I don't know, I feel like maybe the longest period of time anyone should ever take language classes is a full year. At this point I feel like my reading ability and kanji knowledge is so far ahead of my actually conversational fluency in the language that it's actually starting to become a hindrance. Any time I want to talk to someone in Japanese my brain tries to construct these elaborate literary sentences that just don't hold up in the real world. They're cumbersome to say and make you sound like a pompous jerk.

Meanwhile, I've met people who are more fluent than I am in Japanese who learned it from talking to people in bars, having Japanese girlfriends, or other random things. To be fair, they've been here tons more time than I have, and most people who learn like that end up being functionally illiterate in the language, but I can't help but be a little jealous. The classroom setting is fantastic for putting grammar points into your head but I guess the thing I've realized is that no classroom in the world is going to get you the everyday conversational practice that you're going to need.

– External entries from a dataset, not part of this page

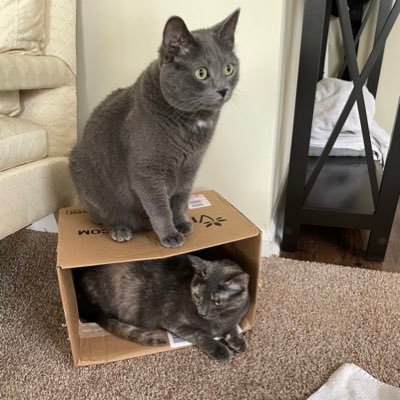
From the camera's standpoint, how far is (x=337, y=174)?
1615mm

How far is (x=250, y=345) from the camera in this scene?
37.8 inches

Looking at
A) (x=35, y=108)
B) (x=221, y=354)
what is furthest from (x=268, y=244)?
(x=35, y=108)

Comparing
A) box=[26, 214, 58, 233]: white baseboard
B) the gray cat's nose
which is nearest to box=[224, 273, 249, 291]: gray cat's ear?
the gray cat's nose

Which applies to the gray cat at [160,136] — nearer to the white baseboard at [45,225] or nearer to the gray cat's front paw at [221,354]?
the gray cat's front paw at [221,354]

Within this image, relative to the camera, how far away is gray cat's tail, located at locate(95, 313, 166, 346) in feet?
3.11

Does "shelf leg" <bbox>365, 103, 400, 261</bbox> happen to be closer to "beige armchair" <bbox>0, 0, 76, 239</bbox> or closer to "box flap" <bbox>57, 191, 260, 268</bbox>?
"box flap" <bbox>57, 191, 260, 268</bbox>

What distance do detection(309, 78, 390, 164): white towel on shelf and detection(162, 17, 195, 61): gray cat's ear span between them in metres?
1.05

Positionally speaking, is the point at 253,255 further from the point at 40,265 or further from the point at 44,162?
the point at 40,265

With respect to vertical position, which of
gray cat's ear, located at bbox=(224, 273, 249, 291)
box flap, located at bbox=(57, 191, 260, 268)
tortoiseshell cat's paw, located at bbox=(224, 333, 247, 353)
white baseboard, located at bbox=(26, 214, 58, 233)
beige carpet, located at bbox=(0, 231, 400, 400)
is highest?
box flap, located at bbox=(57, 191, 260, 268)

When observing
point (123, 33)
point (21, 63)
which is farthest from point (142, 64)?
point (21, 63)

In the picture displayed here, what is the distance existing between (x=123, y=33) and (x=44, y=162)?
0.49 metres

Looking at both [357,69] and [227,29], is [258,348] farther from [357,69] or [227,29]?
[357,69]

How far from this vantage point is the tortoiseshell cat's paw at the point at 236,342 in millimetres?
936

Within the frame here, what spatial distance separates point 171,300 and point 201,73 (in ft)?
1.83
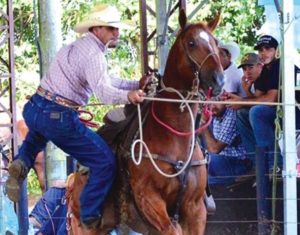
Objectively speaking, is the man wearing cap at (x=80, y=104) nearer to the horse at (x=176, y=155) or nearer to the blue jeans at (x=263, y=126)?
the horse at (x=176, y=155)

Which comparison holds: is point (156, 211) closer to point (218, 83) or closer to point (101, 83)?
point (101, 83)

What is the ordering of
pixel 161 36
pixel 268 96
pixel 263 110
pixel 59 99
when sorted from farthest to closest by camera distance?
A: pixel 161 36, pixel 268 96, pixel 263 110, pixel 59 99

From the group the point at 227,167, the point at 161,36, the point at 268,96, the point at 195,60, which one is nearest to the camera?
the point at 195,60

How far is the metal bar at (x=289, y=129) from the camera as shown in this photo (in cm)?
752

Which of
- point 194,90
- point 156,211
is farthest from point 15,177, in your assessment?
point 194,90

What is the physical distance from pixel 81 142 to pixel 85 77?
0.54 metres

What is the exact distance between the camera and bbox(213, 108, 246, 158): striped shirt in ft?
28.7

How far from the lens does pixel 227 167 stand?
8.73 m

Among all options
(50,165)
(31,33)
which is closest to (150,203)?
(50,165)

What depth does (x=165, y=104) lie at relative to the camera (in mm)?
6633

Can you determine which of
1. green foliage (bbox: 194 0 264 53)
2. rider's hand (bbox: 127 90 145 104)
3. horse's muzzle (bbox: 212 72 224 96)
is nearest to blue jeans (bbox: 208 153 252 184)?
rider's hand (bbox: 127 90 145 104)

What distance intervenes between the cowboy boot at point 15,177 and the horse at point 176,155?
1.11m

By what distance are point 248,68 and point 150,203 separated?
3018mm

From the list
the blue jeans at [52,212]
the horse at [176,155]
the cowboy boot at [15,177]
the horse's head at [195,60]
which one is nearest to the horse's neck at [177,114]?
the horse at [176,155]
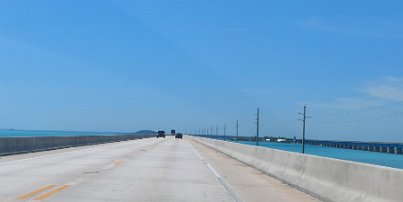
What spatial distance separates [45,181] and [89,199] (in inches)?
183

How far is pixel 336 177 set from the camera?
1441cm

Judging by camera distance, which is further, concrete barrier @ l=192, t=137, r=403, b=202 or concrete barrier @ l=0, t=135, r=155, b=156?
concrete barrier @ l=0, t=135, r=155, b=156

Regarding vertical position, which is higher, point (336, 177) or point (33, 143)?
point (33, 143)

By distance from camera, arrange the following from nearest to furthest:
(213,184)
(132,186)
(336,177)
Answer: (336,177) → (132,186) → (213,184)

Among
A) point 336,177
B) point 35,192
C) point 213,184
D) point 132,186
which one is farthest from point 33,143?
point 336,177

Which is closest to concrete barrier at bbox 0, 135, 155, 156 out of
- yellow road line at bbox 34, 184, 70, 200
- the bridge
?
the bridge

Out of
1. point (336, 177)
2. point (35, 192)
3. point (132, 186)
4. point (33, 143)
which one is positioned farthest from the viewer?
point (33, 143)

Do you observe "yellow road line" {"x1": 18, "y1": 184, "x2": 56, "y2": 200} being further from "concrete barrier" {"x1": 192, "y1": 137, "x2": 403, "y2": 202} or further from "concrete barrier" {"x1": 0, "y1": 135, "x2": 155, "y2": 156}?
"concrete barrier" {"x1": 0, "y1": 135, "x2": 155, "y2": 156}

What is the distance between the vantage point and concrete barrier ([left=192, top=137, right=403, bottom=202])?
11195mm

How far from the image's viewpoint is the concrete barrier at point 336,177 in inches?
441

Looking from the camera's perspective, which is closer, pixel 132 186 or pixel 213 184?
pixel 132 186

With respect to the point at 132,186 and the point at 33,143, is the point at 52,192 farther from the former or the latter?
the point at 33,143

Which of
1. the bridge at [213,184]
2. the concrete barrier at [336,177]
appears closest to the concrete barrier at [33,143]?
the bridge at [213,184]

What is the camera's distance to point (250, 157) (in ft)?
104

I feel something similar about the N2. I took it last time around and ended up failing it by a few points in every category. I bet I could pass it now after another semester and a bunch of self-study, and yeah, maybe it's useful enough on a CV to have. But I don't really put any stock in it at all, and that's not because I failed it. It seems like the JLPT measures how well you know the language academically, but  you can pass N2 without being able to hold a conversation with actual people, so I don't think I'm gonna judge myself by it.

So am I going to return to Yamasa? I was sure I was going to when I was giving my graduation speech. Now? I don't know. I feel like maybe I've reached a point in the language where the most effective thing to do would be to just actively consume as much Japanese as humanly possible. For the time being, though, I have at least another year to go in this country so we'll see.

I'll update in a few days with more information about my current job and future plans and whatnot.